Tell us your 2024 insights and 2025 predictions in our five-question survey.  It’s not too late!

PEOPLE, JOBS, & EVENTS
Who’s going where and what’s happening

Above:  The 74’s Marianna McMurdock won the Ida B. Wells Award from the Newswomen’s Club of New York. Other awardees include NBC News’ K.C. Wassman, Livia Lenhoff and Jillian Eugenios. Congrats to all!

📰 Podcasts, appearances, and video: WNYC’s On The Media has aired the second of its three-part series, The Harvard Plan. WLRN Florida Public Radio’s Natalie La Roche Pietri made her South Florida Roundup debut, talking about a school board proposal to ban religious signage on campuses. I’ve only recently discovered The Disagreement, an education-related podcast run by former A Better Lesson guru Alex Grodd. And there’s a new documentary focusing on Christa McAuliffe’s impact as a teacher you should check out. 

📰 New and emerging: Longtime Chicago education journalist Maureen Kelleher has published the first installment of Home Rule, a new newsletter about Chicago school politics.
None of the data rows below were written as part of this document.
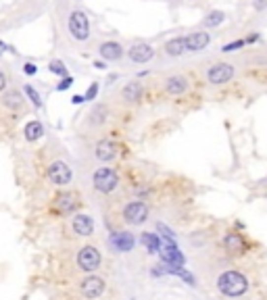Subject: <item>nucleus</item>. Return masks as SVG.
Listing matches in <instances>:
<instances>
[{
    "instance_id": "obj_1",
    "label": "nucleus",
    "mask_w": 267,
    "mask_h": 300,
    "mask_svg": "<svg viewBox=\"0 0 267 300\" xmlns=\"http://www.w3.org/2000/svg\"><path fill=\"white\" fill-rule=\"evenodd\" d=\"M67 36L75 44H88L92 40V23L84 8H71L67 13Z\"/></svg>"
},
{
    "instance_id": "obj_2",
    "label": "nucleus",
    "mask_w": 267,
    "mask_h": 300,
    "mask_svg": "<svg viewBox=\"0 0 267 300\" xmlns=\"http://www.w3.org/2000/svg\"><path fill=\"white\" fill-rule=\"evenodd\" d=\"M217 288H219V292L224 294V296L236 298V296L246 294L248 279L242 275V273H238V271H226V273H221V275H219Z\"/></svg>"
},
{
    "instance_id": "obj_3",
    "label": "nucleus",
    "mask_w": 267,
    "mask_h": 300,
    "mask_svg": "<svg viewBox=\"0 0 267 300\" xmlns=\"http://www.w3.org/2000/svg\"><path fill=\"white\" fill-rule=\"evenodd\" d=\"M157 57V48L146 40H134L126 48V59L132 65H148Z\"/></svg>"
},
{
    "instance_id": "obj_4",
    "label": "nucleus",
    "mask_w": 267,
    "mask_h": 300,
    "mask_svg": "<svg viewBox=\"0 0 267 300\" xmlns=\"http://www.w3.org/2000/svg\"><path fill=\"white\" fill-rule=\"evenodd\" d=\"M92 186L100 194H111L119 186V173L113 167H99L92 173Z\"/></svg>"
},
{
    "instance_id": "obj_5",
    "label": "nucleus",
    "mask_w": 267,
    "mask_h": 300,
    "mask_svg": "<svg viewBox=\"0 0 267 300\" xmlns=\"http://www.w3.org/2000/svg\"><path fill=\"white\" fill-rule=\"evenodd\" d=\"M148 215H150V209H148L146 202H142V200H132L121 210L123 221H126L128 225H134V227L146 223L148 221Z\"/></svg>"
},
{
    "instance_id": "obj_6",
    "label": "nucleus",
    "mask_w": 267,
    "mask_h": 300,
    "mask_svg": "<svg viewBox=\"0 0 267 300\" xmlns=\"http://www.w3.org/2000/svg\"><path fill=\"white\" fill-rule=\"evenodd\" d=\"M96 55H99L104 63H121L126 59V46L117 40H102L96 44Z\"/></svg>"
},
{
    "instance_id": "obj_7",
    "label": "nucleus",
    "mask_w": 267,
    "mask_h": 300,
    "mask_svg": "<svg viewBox=\"0 0 267 300\" xmlns=\"http://www.w3.org/2000/svg\"><path fill=\"white\" fill-rule=\"evenodd\" d=\"M236 75V69L232 63H226V60H221V63H213L209 69H207V82L211 86H224L228 82H232Z\"/></svg>"
},
{
    "instance_id": "obj_8",
    "label": "nucleus",
    "mask_w": 267,
    "mask_h": 300,
    "mask_svg": "<svg viewBox=\"0 0 267 300\" xmlns=\"http://www.w3.org/2000/svg\"><path fill=\"white\" fill-rule=\"evenodd\" d=\"M46 175H48L50 183H55V186H59V188H65L71 183V180H73V169H71L65 161H55V163L48 165Z\"/></svg>"
},
{
    "instance_id": "obj_9",
    "label": "nucleus",
    "mask_w": 267,
    "mask_h": 300,
    "mask_svg": "<svg viewBox=\"0 0 267 300\" xmlns=\"http://www.w3.org/2000/svg\"><path fill=\"white\" fill-rule=\"evenodd\" d=\"M100 263H102V257H100V252L94 248V246H82L77 252V267L86 271V273H92L100 267Z\"/></svg>"
},
{
    "instance_id": "obj_10",
    "label": "nucleus",
    "mask_w": 267,
    "mask_h": 300,
    "mask_svg": "<svg viewBox=\"0 0 267 300\" xmlns=\"http://www.w3.org/2000/svg\"><path fill=\"white\" fill-rule=\"evenodd\" d=\"M184 40H186V52L188 55H197V52H202L211 44V33L207 30L190 31L184 36Z\"/></svg>"
},
{
    "instance_id": "obj_11",
    "label": "nucleus",
    "mask_w": 267,
    "mask_h": 300,
    "mask_svg": "<svg viewBox=\"0 0 267 300\" xmlns=\"http://www.w3.org/2000/svg\"><path fill=\"white\" fill-rule=\"evenodd\" d=\"M94 158L99 163H113L115 158L119 156V146L113 142V140H99V142L94 144Z\"/></svg>"
},
{
    "instance_id": "obj_12",
    "label": "nucleus",
    "mask_w": 267,
    "mask_h": 300,
    "mask_svg": "<svg viewBox=\"0 0 267 300\" xmlns=\"http://www.w3.org/2000/svg\"><path fill=\"white\" fill-rule=\"evenodd\" d=\"M0 104L11 113H21L25 109V96L21 90H17V88H6V90L0 94Z\"/></svg>"
},
{
    "instance_id": "obj_13",
    "label": "nucleus",
    "mask_w": 267,
    "mask_h": 300,
    "mask_svg": "<svg viewBox=\"0 0 267 300\" xmlns=\"http://www.w3.org/2000/svg\"><path fill=\"white\" fill-rule=\"evenodd\" d=\"M119 96H121V100L126 104H138L142 100V96H144V84H142L138 77L136 79H128V82L123 84Z\"/></svg>"
},
{
    "instance_id": "obj_14",
    "label": "nucleus",
    "mask_w": 267,
    "mask_h": 300,
    "mask_svg": "<svg viewBox=\"0 0 267 300\" xmlns=\"http://www.w3.org/2000/svg\"><path fill=\"white\" fill-rule=\"evenodd\" d=\"M163 90L169 94V96H182L190 90V82L188 77L182 75V73H173L163 79Z\"/></svg>"
},
{
    "instance_id": "obj_15",
    "label": "nucleus",
    "mask_w": 267,
    "mask_h": 300,
    "mask_svg": "<svg viewBox=\"0 0 267 300\" xmlns=\"http://www.w3.org/2000/svg\"><path fill=\"white\" fill-rule=\"evenodd\" d=\"M109 244L115 252H130L134 250V246H136V236L132 232H113L111 238H109Z\"/></svg>"
},
{
    "instance_id": "obj_16",
    "label": "nucleus",
    "mask_w": 267,
    "mask_h": 300,
    "mask_svg": "<svg viewBox=\"0 0 267 300\" xmlns=\"http://www.w3.org/2000/svg\"><path fill=\"white\" fill-rule=\"evenodd\" d=\"M159 254H161L163 263L167 265V267H184V254L180 252V248H177L175 242H169L165 240V246H161V250H159Z\"/></svg>"
},
{
    "instance_id": "obj_17",
    "label": "nucleus",
    "mask_w": 267,
    "mask_h": 300,
    "mask_svg": "<svg viewBox=\"0 0 267 300\" xmlns=\"http://www.w3.org/2000/svg\"><path fill=\"white\" fill-rule=\"evenodd\" d=\"M94 219L88 215V213H75L73 219H71V229H73L75 236H82V238H88L94 234Z\"/></svg>"
},
{
    "instance_id": "obj_18",
    "label": "nucleus",
    "mask_w": 267,
    "mask_h": 300,
    "mask_svg": "<svg viewBox=\"0 0 267 300\" xmlns=\"http://www.w3.org/2000/svg\"><path fill=\"white\" fill-rule=\"evenodd\" d=\"M104 288H106L104 279H102V277H96V275L86 277V279L82 281V286H79V290H82L84 298H88V300L100 298V296H102V292H104Z\"/></svg>"
},
{
    "instance_id": "obj_19",
    "label": "nucleus",
    "mask_w": 267,
    "mask_h": 300,
    "mask_svg": "<svg viewBox=\"0 0 267 300\" xmlns=\"http://www.w3.org/2000/svg\"><path fill=\"white\" fill-rule=\"evenodd\" d=\"M161 50H163V55L169 57V59H180L184 55H188V52H186V40H184V36H173V38L165 40Z\"/></svg>"
},
{
    "instance_id": "obj_20",
    "label": "nucleus",
    "mask_w": 267,
    "mask_h": 300,
    "mask_svg": "<svg viewBox=\"0 0 267 300\" xmlns=\"http://www.w3.org/2000/svg\"><path fill=\"white\" fill-rule=\"evenodd\" d=\"M57 209L61 213H73V210L79 207V200H77V194L75 192H63L57 196Z\"/></svg>"
},
{
    "instance_id": "obj_21",
    "label": "nucleus",
    "mask_w": 267,
    "mask_h": 300,
    "mask_svg": "<svg viewBox=\"0 0 267 300\" xmlns=\"http://www.w3.org/2000/svg\"><path fill=\"white\" fill-rule=\"evenodd\" d=\"M23 134H25V140H28V142H38V140H40L44 134H46V131H44L42 121L33 119V121H28V123H25Z\"/></svg>"
},
{
    "instance_id": "obj_22",
    "label": "nucleus",
    "mask_w": 267,
    "mask_h": 300,
    "mask_svg": "<svg viewBox=\"0 0 267 300\" xmlns=\"http://www.w3.org/2000/svg\"><path fill=\"white\" fill-rule=\"evenodd\" d=\"M21 92H23V96H25V100L33 104V109H35V111H42V109H44V100H42V96H40V92L35 90V88H33L32 84H23V86H21Z\"/></svg>"
},
{
    "instance_id": "obj_23",
    "label": "nucleus",
    "mask_w": 267,
    "mask_h": 300,
    "mask_svg": "<svg viewBox=\"0 0 267 300\" xmlns=\"http://www.w3.org/2000/svg\"><path fill=\"white\" fill-rule=\"evenodd\" d=\"M48 73L50 75H55V77H65V75H69V67H67V63L63 59H50L48 60Z\"/></svg>"
},
{
    "instance_id": "obj_24",
    "label": "nucleus",
    "mask_w": 267,
    "mask_h": 300,
    "mask_svg": "<svg viewBox=\"0 0 267 300\" xmlns=\"http://www.w3.org/2000/svg\"><path fill=\"white\" fill-rule=\"evenodd\" d=\"M224 246L230 252H244V240L240 234H226Z\"/></svg>"
},
{
    "instance_id": "obj_25",
    "label": "nucleus",
    "mask_w": 267,
    "mask_h": 300,
    "mask_svg": "<svg viewBox=\"0 0 267 300\" xmlns=\"http://www.w3.org/2000/svg\"><path fill=\"white\" fill-rule=\"evenodd\" d=\"M140 240H142V244L146 246V250H148L150 254H157L159 250H161V240H159V236H157V234H150V232H142Z\"/></svg>"
},
{
    "instance_id": "obj_26",
    "label": "nucleus",
    "mask_w": 267,
    "mask_h": 300,
    "mask_svg": "<svg viewBox=\"0 0 267 300\" xmlns=\"http://www.w3.org/2000/svg\"><path fill=\"white\" fill-rule=\"evenodd\" d=\"M90 123L94 127H99V125H102V123L106 121V117H109V111H106V104H96V107L90 111Z\"/></svg>"
},
{
    "instance_id": "obj_27",
    "label": "nucleus",
    "mask_w": 267,
    "mask_h": 300,
    "mask_svg": "<svg viewBox=\"0 0 267 300\" xmlns=\"http://www.w3.org/2000/svg\"><path fill=\"white\" fill-rule=\"evenodd\" d=\"M224 21H226V13L224 11H209L207 17L202 19V28L213 30V28H219Z\"/></svg>"
},
{
    "instance_id": "obj_28",
    "label": "nucleus",
    "mask_w": 267,
    "mask_h": 300,
    "mask_svg": "<svg viewBox=\"0 0 267 300\" xmlns=\"http://www.w3.org/2000/svg\"><path fill=\"white\" fill-rule=\"evenodd\" d=\"M99 94H100V82H92L90 86L86 88V92H84V102H92L99 98Z\"/></svg>"
},
{
    "instance_id": "obj_29",
    "label": "nucleus",
    "mask_w": 267,
    "mask_h": 300,
    "mask_svg": "<svg viewBox=\"0 0 267 300\" xmlns=\"http://www.w3.org/2000/svg\"><path fill=\"white\" fill-rule=\"evenodd\" d=\"M75 84V77L73 75H65V77H61L59 82H57V86H55V92H65V90H69L71 86Z\"/></svg>"
},
{
    "instance_id": "obj_30",
    "label": "nucleus",
    "mask_w": 267,
    "mask_h": 300,
    "mask_svg": "<svg viewBox=\"0 0 267 300\" xmlns=\"http://www.w3.org/2000/svg\"><path fill=\"white\" fill-rule=\"evenodd\" d=\"M244 46H246V40L244 38L242 40H234V42L224 44V46H221V52H224V55H228V52H236V50L244 48Z\"/></svg>"
},
{
    "instance_id": "obj_31",
    "label": "nucleus",
    "mask_w": 267,
    "mask_h": 300,
    "mask_svg": "<svg viewBox=\"0 0 267 300\" xmlns=\"http://www.w3.org/2000/svg\"><path fill=\"white\" fill-rule=\"evenodd\" d=\"M21 71H23V75H28V77H35L38 71H40V67L35 65L33 60H25V63L21 65Z\"/></svg>"
},
{
    "instance_id": "obj_32",
    "label": "nucleus",
    "mask_w": 267,
    "mask_h": 300,
    "mask_svg": "<svg viewBox=\"0 0 267 300\" xmlns=\"http://www.w3.org/2000/svg\"><path fill=\"white\" fill-rule=\"evenodd\" d=\"M157 229H159V232H163L165 240H169V242H175V234H173V229H169L165 223H157Z\"/></svg>"
},
{
    "instance_id": "obj_33",
    "label": "nucleus",
    "mask_w": 267,
    "mask_h": 300,
    "mask_svg": "<svg viewBox=\"0 0 267 300\" xmlns=\"http://www.w3.org/2000/svg\"><path fill=\"white\" fill-rule=\"evenodd\" d=\"M8 84H11V79H8V73L4 71L2 67H0V94H2V92L6 90Z\"/></svg>"
},
{
    "instance_id": "obj_34",
    "label": "nucleus",
    "mask_w": 267,
    "mask_h": 300,
    "mask_svg": "<svg viewBox=\"0 0 267 300\" xmlns=\"http://www.w3.org/2000/svg\"><path fill=\"white\" fill-rule=\"evenodd\" d=\"M6 52H11V55H17V50H15V46H11V44H6L4 40H0V59H2Z\"/></svg>"
},
{
    "instance_id": "obj_35",
    "label": "nucleus",
    "mask_w": 267,
    "mask_h": 300,
    "mask_svg": "<svg viewBox=\"0 0 267 300\" xmlns=\"http://www.w3.org/2000/svg\"><path fill=\"white\" fill-rule=\"evenodd\" d=\"M92 67L94 69H100V71H106V69H109V63H104L102 59H96L94 63H92Z\"/></svg>"
},
{
    "instance_id": "obj_36",
    "label": "nucleus",
    "mask_w": 267,
    "mask_h": 300,
    "mask_svg": "<svg viewBox=\"0 0 267 300\" xmlns=\"http://www.w3.org/2000/svg\"><path fill=\"white\" fill-rule=\"evenodd\" d=\"M71 104H73V107H77V104H84V94H75V96H71Z\"/></svg>"
},
{
    "instance_id": "obj_37",
    "label": "nucleus",
    "mask_w": 267,
    "mask_h": 300,
    "mask_svg": "<svg viewBox=\"0 0 267 300\" xmlns=\"http://www.w3.org/2000/svg\"><path fill=\"white\" fill-rule=\"evenodd\" d=\"M244 40H246V44H255L257 40H259V33H257V31H253L251 36H248V38H244Z\"/></svg>"
},
{
    "instance_id": "obj_38",
    "label": "nucleus",
    "mask_w": 267,
    "mask_h": 300,
    "mask_svg": "<svg viewBox=\"0 0 267 300\" xmlns=\"http://www.w3.org/2000/svg\"><path fill=\"white\" fill-rule=\"evenodd\" d=\"M265 6H267V0H255V8H257V11H263Z\"/></svg>"
}]
</instances>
It’s been a big year for EdNavigator’s Tim Daly and his uber-helpful newsletter. If I ran a newsroom, I’d try and get him to write for me. The Free Press has another education story this week (about parents’ conflicts with school districts) — the latest in a spate of education-themed stories from the fast-growing outlet that have made me alternately excited and dismayed

📰 Reporters as influencers: Asked about her experiences on TikTok, Boston Globe education reporter Mandy McLaren told us that she decided to try it out primarily out of a desire to connect with a new audience and to reach younger readers. Instead, she’s found lots of parents and educators — locally and otherwise — and had a great experience overall. “I’m not very good at making TikTok videos yet, but I still find joy in doing it,” she writes, noting that it scratches a creative itch and gives her a chance to “check the pulse” on a topic (like inclusion, which has so far generated 100 responses). 

📰 Research: Time to level up your book ban coverage — or even better, find something better to do with your reporting time — because a recent Knight Foundation video reminds us that just 3% of folks are so concerned about a book that they’ve taken action. ProPublica’s Alec MacGillis describes a new Brookings report on the rise in homicides starting in April 2020, “suggesting that pandemic stress and closures played a major role, even before the onset of “Floyd effect.” The University of Arkansas has a new report tracing the relationship between 5.5 month-long school closures and student learning disruption.

📰 Quotables:

“Philanthropy is increasingly invested in funding ‘narrative change’ and ‘storytelling,’” observes former education reporter Rachel Cohen (now at Vox). “But far less interested in slower, less flashy work of reporting, uncovering facts and new information.” 

“The coverage has made little or no effort to explore McMahon’s tenure as chief at the Small Business Administration, her 81–19 Senate confirmation in 2017, or her business acumen,” laments AEI’s Rick Hess in a new piece about The DeVos’ing of Linda McMahon.

THE KICKER
We saved the best for last

Please send images of any education journalists spotted fleeing from newsrooms for the holiday break like these teachers. Will pay good money.